### Отрывок для чтения
Классный журнал

03 ноября 2018 11:21
Писатель Виктор Ерофеев написал рассказ, а может быть, даже и быль про такой особый случай, который позволил ему заглянуть, скажем так, за кулисы обыденного. Но не факт, что туда имеет смысл заглядывать. И не только таким способом, а и вообще. Не будем забегать вперед.
В Молдавии жить нескучно. Мой лысый шумный сопровождающий по имени Юра за обедом напился от жизненного восторга, пугал обедавших с нами местных пахучих чиновниц любовными тостами и, когда сел за руль, чтобы везти меня в аэропорт, признался, что у него троится в глазах.
 
Из города Бельцы, где я выступал накануне посреди роз и одичавших русских, мы выехали с опозданием в час. За рулем сидел помощник Юры, который, в свою очередь, признался, что он — фотограф и водить машину он не умеет. И прав у него нет. Мы кое-как выехали из города и покатили по дрянной дороге. Помощник действительно не умел рулить — нас водило и заносило, а пьяный Юра ругался и хохотал. Иногда он заглядывал с переднего сиденья мне в глаза и спрашивал, не боюсь ли я. Сначала я думал, что я опоздаю на самолет, но постепенно понял, что вообще не доедем.
 
Нас было четверо: герой-любовник Юра, антишофер, еще один Юрин помощник или заместитель и я.
 
Я попросился сесть за руль. Но Юра заржал и стал требовать от меня признания, что я боюсь.
 
— Боишься! Ну скажи смелее: я боюсь!
 
Тут все в чем-то должны были признаться. Юра протянул свою мокрую от пьянства ладонь — мы порешили, что я больше ничего уже не боюсь, и поехали дальше.

### Что нужно сделать
1 > Из какого города выехали герои рассказа о поездке по Молдавии и насколько позже намеченного?
2 > Пожалуйста, продолжите рассказ о поездке по Молдавии, начав сразу после его последней фразы.

### Записанные данные
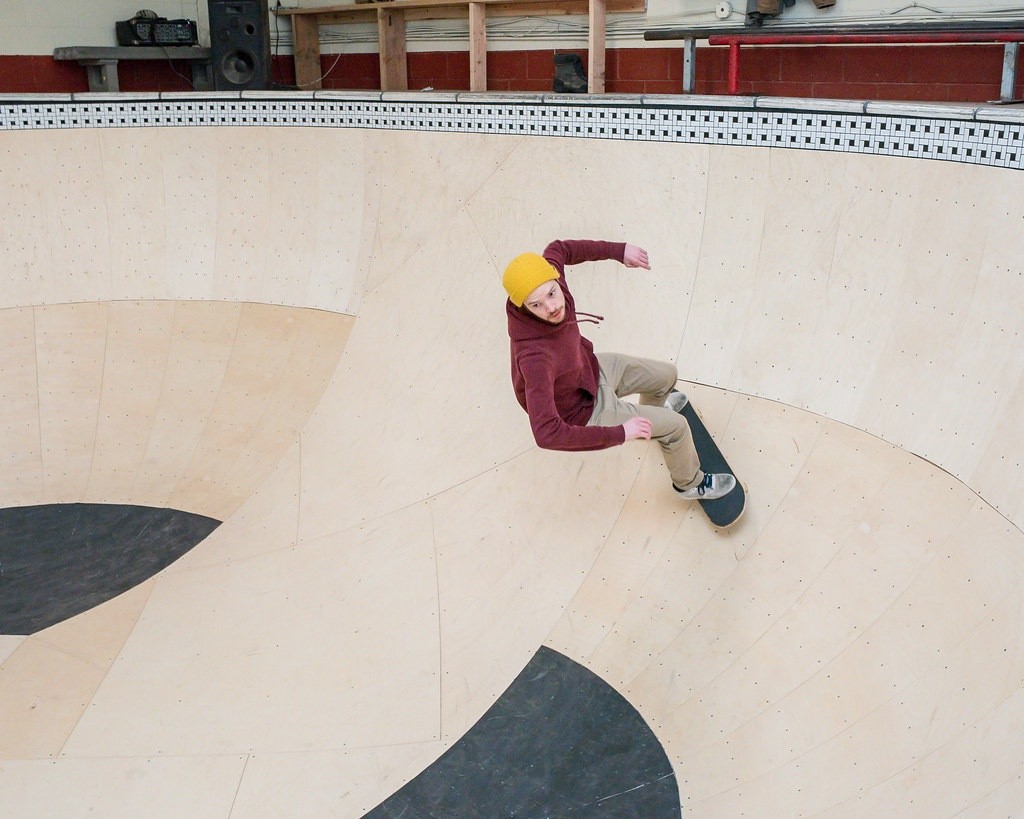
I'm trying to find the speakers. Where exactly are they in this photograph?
--
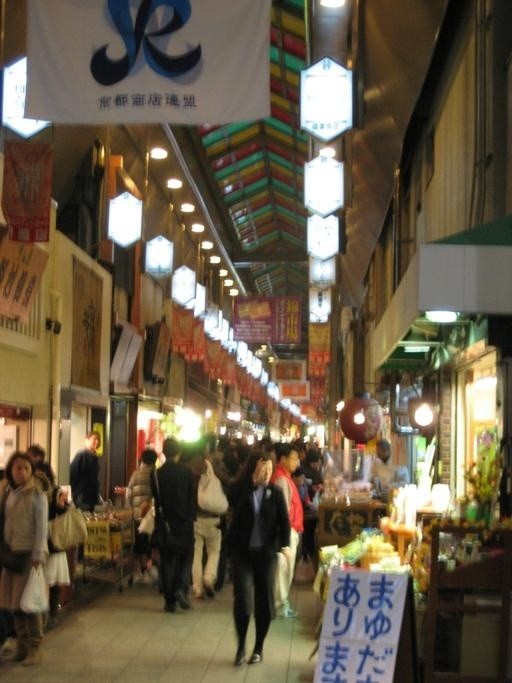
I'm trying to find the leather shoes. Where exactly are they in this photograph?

### Ответы по заданиям
1 > Из города Бельцы, с опозданием в час.

2 >
Ближе к этому странному городу Кишиневу дорога усилиями Евросоюза перешла в скоростную трассу, и мы разогнались, чтобы я успел на самолет. Мы ехали на старом «мерседесе», у которого от усталости деталей не закрывалось заднее правое окно, со скоростью 120 километров в час под командой пьяного в ж… Юры. Свистел в открытое окно ветер.
 
В какой-то момент на повороте широкой дороги наш автомобиль выскочил на встречку и завилял задом, стараясь провалиться под землю. На нас неслись с большой скоростью, как гончие псы, с зажженными фарами две машины, за ними неслась третья — столкновение неминуемо.
 
Вернее сказать, не столкновение, а груда железа, оторванные колеса, загоревшийся бурно капот, вой полицейских машин, сварщики, достающие трупы из искореженных салонов, выжившие с трудом отдельные участники аварии, которых развозят по больницам фургоны «скорой помощи». Заторы, пробки, любопытные водители лезут головами из окон машин.
 
Раздались смертельные скрипы тормозов, густо завоняло резиной — из пяти вероятных процентов остаться в живых нам выпало то, что называется чудом. Фары несущейся на нас машины, нашего самого очевидного убийцы, скосились в сторону, и она пролетела в сантиметре от нас, другие обошли слева.
 
А наш антиводитель вынес своих пассажиров на обочину уже с той, правой стороны трассы. Мерзко захрустел гравий — мы дернулись разом вперед и встали. Матерясь, пьяный м…к Юра вылез из машины и захотел сам сесть за руль, но у него по-прежнему троилось в глазах. Он попробовал ехать — не получалось.
 
Мои возможные убийцы боялись, что сейчас объехавшие нас машины вернутся, из них выйдут люди и нас изобьют, — но никто не развернулся и нас не побили.
 
Тогда я сел за руль и повез себя в аэропорт, а также этих трех болванов по несчастью. Юра сел сзади и на какое-то время замолк. Я стал гнать, чтобы успеть на рейс.
 
В голове крутились всякие мысли — про семью, про Молдавию, про Юру, но почему-то перед собой я увидел толпу писателей. Вернее, так: не перед собой, иначе бы я их всех передавил, а они стояли на обочине, один за другим, и провожали меня поворотом головы.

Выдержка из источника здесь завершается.